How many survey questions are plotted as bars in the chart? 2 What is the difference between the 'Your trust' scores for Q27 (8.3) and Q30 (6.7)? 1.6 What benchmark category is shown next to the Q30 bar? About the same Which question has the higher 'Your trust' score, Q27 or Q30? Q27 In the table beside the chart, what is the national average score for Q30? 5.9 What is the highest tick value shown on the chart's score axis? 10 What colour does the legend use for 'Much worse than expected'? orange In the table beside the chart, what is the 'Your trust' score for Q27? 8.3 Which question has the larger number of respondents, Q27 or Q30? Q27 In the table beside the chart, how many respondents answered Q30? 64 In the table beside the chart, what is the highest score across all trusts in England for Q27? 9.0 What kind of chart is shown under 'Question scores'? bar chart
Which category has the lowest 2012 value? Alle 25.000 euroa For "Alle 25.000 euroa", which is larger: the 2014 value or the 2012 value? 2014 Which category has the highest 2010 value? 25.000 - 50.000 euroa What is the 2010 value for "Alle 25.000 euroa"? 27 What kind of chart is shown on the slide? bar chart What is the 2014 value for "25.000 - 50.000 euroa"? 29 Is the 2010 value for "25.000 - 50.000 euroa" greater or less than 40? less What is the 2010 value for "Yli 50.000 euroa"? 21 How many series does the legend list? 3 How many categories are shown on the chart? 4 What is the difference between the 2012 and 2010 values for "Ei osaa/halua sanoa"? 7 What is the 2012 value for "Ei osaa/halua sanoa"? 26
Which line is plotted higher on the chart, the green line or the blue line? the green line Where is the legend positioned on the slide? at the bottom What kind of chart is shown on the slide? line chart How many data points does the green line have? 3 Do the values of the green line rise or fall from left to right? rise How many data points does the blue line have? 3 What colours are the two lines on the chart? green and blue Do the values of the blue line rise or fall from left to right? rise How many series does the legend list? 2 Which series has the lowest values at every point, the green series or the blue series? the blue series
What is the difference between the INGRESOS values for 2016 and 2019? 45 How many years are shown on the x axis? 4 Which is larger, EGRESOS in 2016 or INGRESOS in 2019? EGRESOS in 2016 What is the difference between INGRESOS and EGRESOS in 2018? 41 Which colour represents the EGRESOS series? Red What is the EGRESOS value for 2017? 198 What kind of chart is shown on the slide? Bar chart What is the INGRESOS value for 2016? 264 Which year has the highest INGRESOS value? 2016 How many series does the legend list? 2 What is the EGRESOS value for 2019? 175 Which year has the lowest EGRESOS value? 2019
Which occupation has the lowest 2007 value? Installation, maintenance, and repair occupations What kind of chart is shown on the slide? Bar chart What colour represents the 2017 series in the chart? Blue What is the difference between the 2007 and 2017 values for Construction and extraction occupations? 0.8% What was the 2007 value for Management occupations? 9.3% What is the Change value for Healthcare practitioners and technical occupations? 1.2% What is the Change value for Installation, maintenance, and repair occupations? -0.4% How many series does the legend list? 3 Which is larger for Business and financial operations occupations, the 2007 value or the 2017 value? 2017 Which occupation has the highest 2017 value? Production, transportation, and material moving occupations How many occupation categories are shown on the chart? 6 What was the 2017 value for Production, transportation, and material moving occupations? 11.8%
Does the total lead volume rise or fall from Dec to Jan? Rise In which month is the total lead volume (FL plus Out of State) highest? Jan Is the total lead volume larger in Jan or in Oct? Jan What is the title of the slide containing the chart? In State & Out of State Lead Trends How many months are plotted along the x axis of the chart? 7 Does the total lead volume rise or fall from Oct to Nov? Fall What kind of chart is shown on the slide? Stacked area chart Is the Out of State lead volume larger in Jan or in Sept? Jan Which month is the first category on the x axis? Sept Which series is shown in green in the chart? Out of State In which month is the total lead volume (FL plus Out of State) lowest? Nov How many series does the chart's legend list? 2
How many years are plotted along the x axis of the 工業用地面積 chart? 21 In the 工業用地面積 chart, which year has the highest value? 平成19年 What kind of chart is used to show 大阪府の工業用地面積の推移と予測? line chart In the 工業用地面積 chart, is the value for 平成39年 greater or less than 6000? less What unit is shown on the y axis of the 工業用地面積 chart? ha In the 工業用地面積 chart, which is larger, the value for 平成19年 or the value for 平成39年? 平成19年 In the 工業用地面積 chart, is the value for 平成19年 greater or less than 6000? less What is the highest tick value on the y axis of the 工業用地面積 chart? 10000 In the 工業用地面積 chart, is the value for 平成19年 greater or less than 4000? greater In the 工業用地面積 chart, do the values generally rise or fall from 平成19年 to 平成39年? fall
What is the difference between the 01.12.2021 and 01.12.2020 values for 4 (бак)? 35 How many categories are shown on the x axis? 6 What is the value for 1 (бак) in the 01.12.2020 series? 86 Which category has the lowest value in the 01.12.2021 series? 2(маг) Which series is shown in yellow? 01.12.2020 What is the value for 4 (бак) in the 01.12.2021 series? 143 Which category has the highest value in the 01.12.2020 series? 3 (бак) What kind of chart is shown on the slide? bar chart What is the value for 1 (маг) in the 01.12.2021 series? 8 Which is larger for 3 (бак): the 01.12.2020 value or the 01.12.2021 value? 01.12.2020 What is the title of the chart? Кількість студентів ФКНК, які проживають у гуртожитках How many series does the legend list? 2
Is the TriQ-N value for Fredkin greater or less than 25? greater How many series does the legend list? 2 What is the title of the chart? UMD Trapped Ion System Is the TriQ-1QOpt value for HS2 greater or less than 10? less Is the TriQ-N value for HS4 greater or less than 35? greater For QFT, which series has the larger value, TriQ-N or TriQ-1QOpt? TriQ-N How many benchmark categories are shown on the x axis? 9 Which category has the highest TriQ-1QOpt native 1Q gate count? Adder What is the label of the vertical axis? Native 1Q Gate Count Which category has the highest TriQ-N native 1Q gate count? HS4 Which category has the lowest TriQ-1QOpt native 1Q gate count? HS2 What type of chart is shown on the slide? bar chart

==================================================

WORK TO COMPLETE> Show every line of the records in which the word "higher" appears.

EXERCISE RESULT>
How many survey questions are plotted as bars in the chart? 2 What is the difference between the 'Your trust' scores for Q27 (8.3) and Q30 (6.7)? 1.6 What benchmark category is shown next to the Q30 bar? About the same Which question has the higher 'Your trust' score, Q27 or Q30? Q27 In the table beside the chart, what is the national average score for Q30? 5.9 What is the highest tick value shown on the chart's score axis? 10 What colour does the legend use for 'Much worse than expected'? orange In the table beside the chart, what is the 'Your trust' score for Q27? 8.3 Which question has the larger number of respondents, Q27 or Q30? Q27 In the table beside the chart, how many respondents answered Q30? 64 In the table beside the chart, what is the highest score across all trusts in England for Q27? 9.0 What kind of chart is shown under 'Question scores'? bar chart
Which line is plotted higher on the chart, the green line or the blue line? the green line Where is the legend positioned on the slide? at the bottom What kind of chart is shown on the slide? line chart How many data points does the green line have? 3 Do the values of the green line rise or fall from left to right? rise How many data points does the blue line have? 3 What colours are the two lines on the chart? green and blue Do the values of the blue line rise or fall from left to right? rise How many series does the legend list? 2 Which series has the lowest values at every point, the green series or the blue series? the blue series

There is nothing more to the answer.